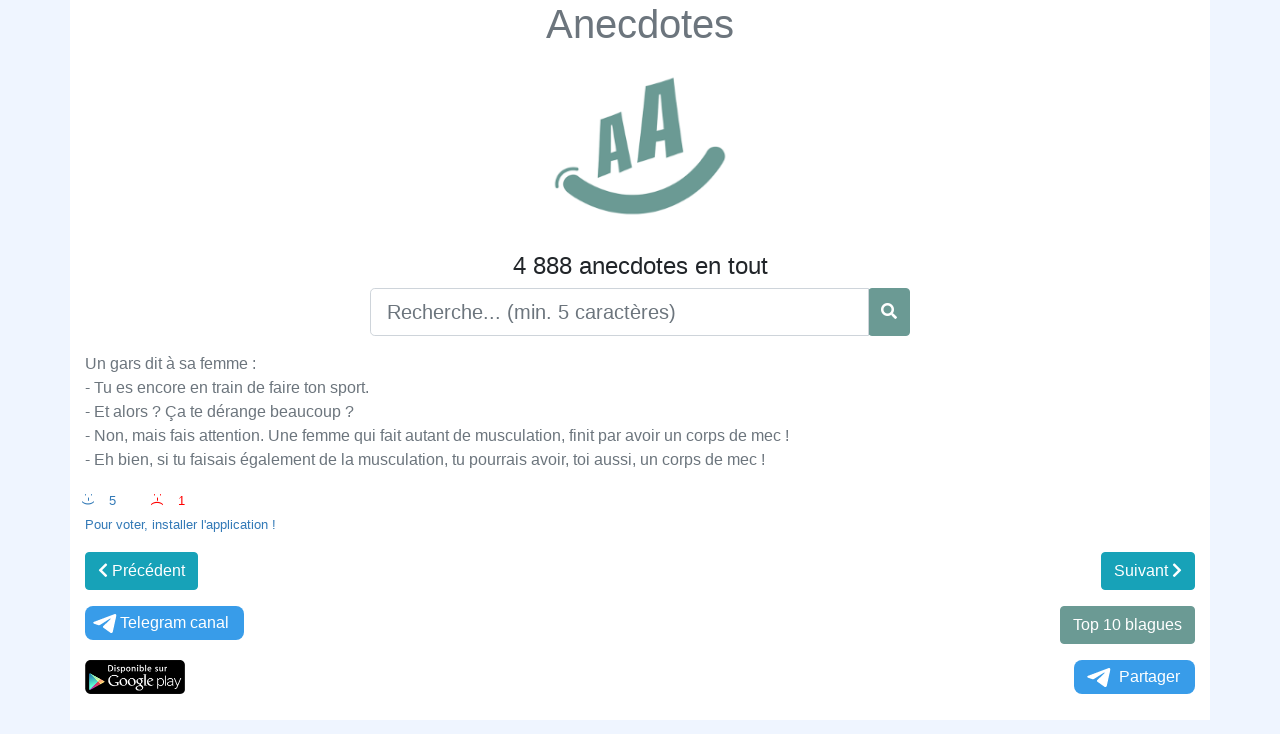

--- FILE ---
content_type: text/html; charset=utf-8
request_url: https://www.google.com/recaptcha/api2/aframe
body_size: 267
content:
<!DOCTYPE HTML><html><head><meta http-equiv="content-type" content="text/html; charset=UTF-8"></head><body><script nonce="AKE0p_Rs5nxOsjzmfg5U8w">/** Anti-fraud and anti-abuse applications only. See google.com/recaptcha */ try{var clients={'sodar':'https://pagead2.googlesyndication.com/pagead/sodar?'};window.addEventListener("message",function(a){try{if(a.source===window.parent){var b=JSON.parse(a.data);var c=clients[b['id']];if(c){var d=document.createElement('img');d.src=c+b['params']+'&rc='+(localStorage.getItem("rc::a")?sessionStorage.getItem("rc::b"):"");window.document.body.appendChild(d);sessionStorage.setItem("rc::e",parseInt(sessionStorage.getItem("rc::e")||0)+1);localStorage.setItem("rc::h",'1768909801667');}}}catch(b){}});window.parent.postMessage("_grecaptcha_ready", "*");}catch(b){}</script></body></html>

**What to do**
Copy each line of the records above without change, but do not include any picture.

**Completed exercise**
--- FILE ---
content_type: text/html; charset=utf-8
request_url: https://www.google.com/recaptcha/api2/aframe
body_size: 267
content:
<!DOCTYPE HTML><html><head><meta http-equiv="content-type" content="text/html; charset=UTF-8"></head><body><script nonce="AKE0p_Rs5nxOsjzmfg5U8w">/** Anti-fraud and anti-abuse applications only. See google.com/recaptcha */ try{var clients={'sodar':'https://pagead2.googlesyndication.com/pagead/sodar?'};window.addEventListener("message",function(a){try{if(a.source===window.parent){var b=JSON.parse(a.data);var c=clients[b['id']];if(c){var d=document.createElement('img');d.src=c+b['params']+'&rc='+(localStorage.getItem("rc::a")?sessionStorage.getItem("rc::b"):"");window.document.body.appendChild(d);sessionStorage.setItem("rc::e",parseInt(sessionStorage.getItem("rc::e")||0)+1);localStorage.setItem("rc::h",'1768909801667');}}}catch(b){}});window.parent.postMessage("_grecaptcha_ready", "*");}catch(b){}</script></body></html>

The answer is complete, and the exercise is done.